You Are The Inquisitor
Back at your headquarters, Inquisition does a spectacular job of making you feel like a powerful ruler. From your war room, you’ll preside over a grand map of the continent, and your commander, ambassador, and spymaster can dispatch agents to the far corners of Thedas at your command. Need more resources for crafting? Send your troops to gather them. Did you find a shattered bridge on your latest expedition? Have your engineers rebuild it to open more of the zone.
You’ll also play puppetmaster from the war room, issuing commands to have rulers taken out of power, or dropping a hint that a cocky noble family had best stop implying they have an alliance with you if they value their health.
As you grow in power, so will your holdings grow in complexity. There’s a wide array of upgrades to unlock for your keep, from simple cosmetic changes, to crafting schematics critical to building exactly the weapons and armor you want. Your Influence, a counterpart to the Power resource described above, accumulates at your headquarters as well, and earns you perk points that can do everything from expanding your inventory size to opening themed conversation options on topics like history and magic. If you love scrounging for resources to gain every little upgrade for your empire, Inquisition will give you plenty to do.

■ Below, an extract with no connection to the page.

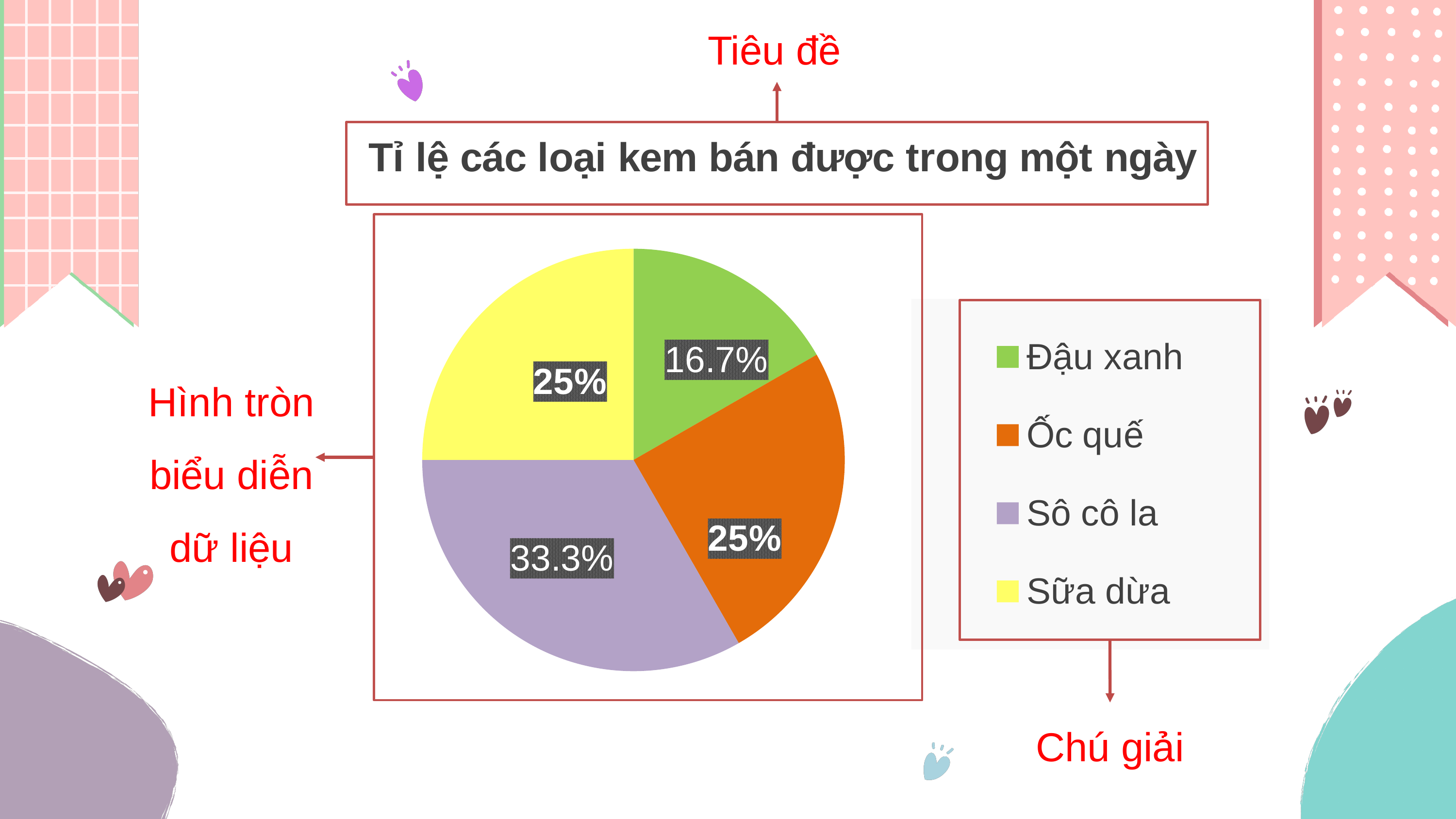
How many categories does the pie chart show? 4 Which is larger, the share of Ốc quế or the share of Đậu xanh? Ốc quế Which ice cream type has the smallest share? Đậu xanh What is the difference between the shares of Sô cô la and Đậu xanh? 16.6% What share of the pie does Đậu xanh have? 16.7% What is the title of the chart? Tỉ lệ các loại kem bán được trong một ngày What share of the pie does Ốc quế have? 25% Which ice cream type has the largest share? Sô cô la What kind of chart is shown on the slide? Pie chart What share of the pie does Sữa dừa have? 25% Which colour represents Sữa dừa in the legend? Yellow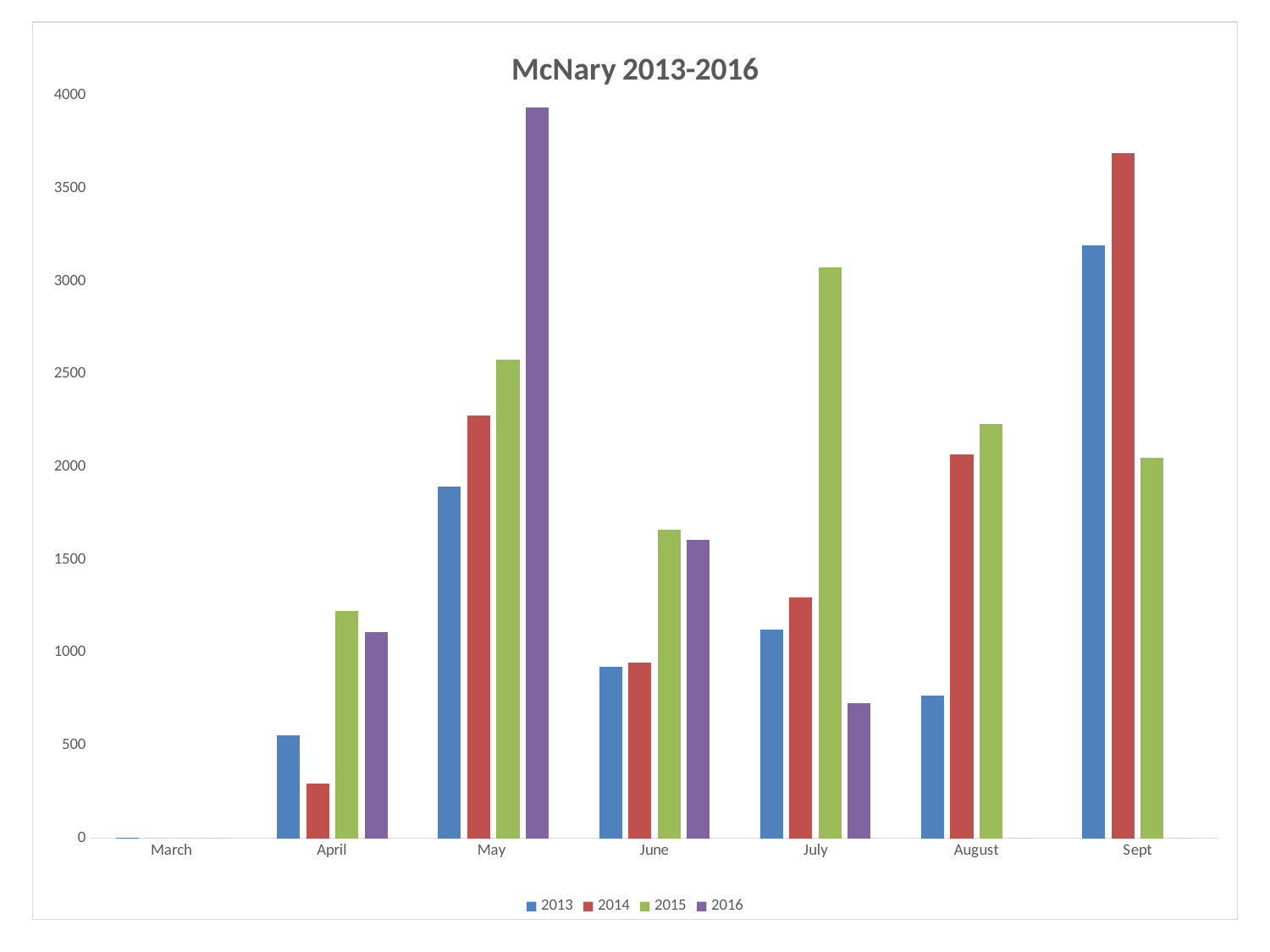
Is the value for 2013 in August greater or less than 1000? less In which month is the 2016 value highest? May In April, which is larger: the 2013 value or the 2014 value? 2013 In which month is the 2013 value lowest? March What is the title of the chart? McNary 2013-2016 Is the value for 2016 in May greater or less than 3500? greater What kind of chart is shown on the slide? bar chart In which month is the 2014 value highest? Sept How many series does the legend list? 4 In which month is the 2015 value highest? July How many month categories are shown on the x axis? 7 Is the value for 2015 in July greater or less than 2500? greater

Another exciting perk of being the Inquisitor is your ability to dispense summary justice from your throne. Personal enemies will be dragged before you, and you’ll need to decide how to deal with them. Whatever you do makes a statement about your rule, and your allies will applaud or resent your decisions according to their tastes. How will you sentence someone who did terrible things under the influence of dark magic, and begs to die for it? Are you willing to execute criminals, or is that off the table no matter how remorseless the guilty party? If your friends play Inquisition too, comparing answers could lead to fascinating conversations.
The Inner Circle
Without a doubt, the real stars of Inquisition are your companions, and every last one of them benefits from stellar writing and voice work. There’s enough variety among them that you’re sure to find a few with whom you identify, whether you’re a fan of The Iron Bull’s sincere brotherhood, Josephine’s dutiful attention to family obligations, or Vivienne’s haughty noble air. Among companions that can adventure with you, lighthearted incidental banter keeps things fresh, and sometimes even accounts for combinations of 3 party members at once.
As is Bioware’s custom, all of these companions have detailed story arcs that you can follow to gain their greater loyalty, or even love. I could go on and on about specifics but I don’t dare risk spoiling any of the funniest and most sincere moments I’ve seen in video games. Whether you’re determined to complete every companion’s tasks the first time through, or you just pick a few favorites is up to you. There’s certainly an argument for saving a few of those arcs for a second or third playthrough.
The few things that don’t work in Inquisition are far outweighed by the numerous things it does right. The story is simultaneously epic and personal, the cast is endearing and sympathetic, and character customization gives you strong control over your playstyle for the game’s detailed combat.
New players may miss some references to the two prior games, but never too dependent on its predecessors to be understood, and longtime fans will revel in the references to adventures past.
Dragon Age: Inquisition is out now. Don’t miss it!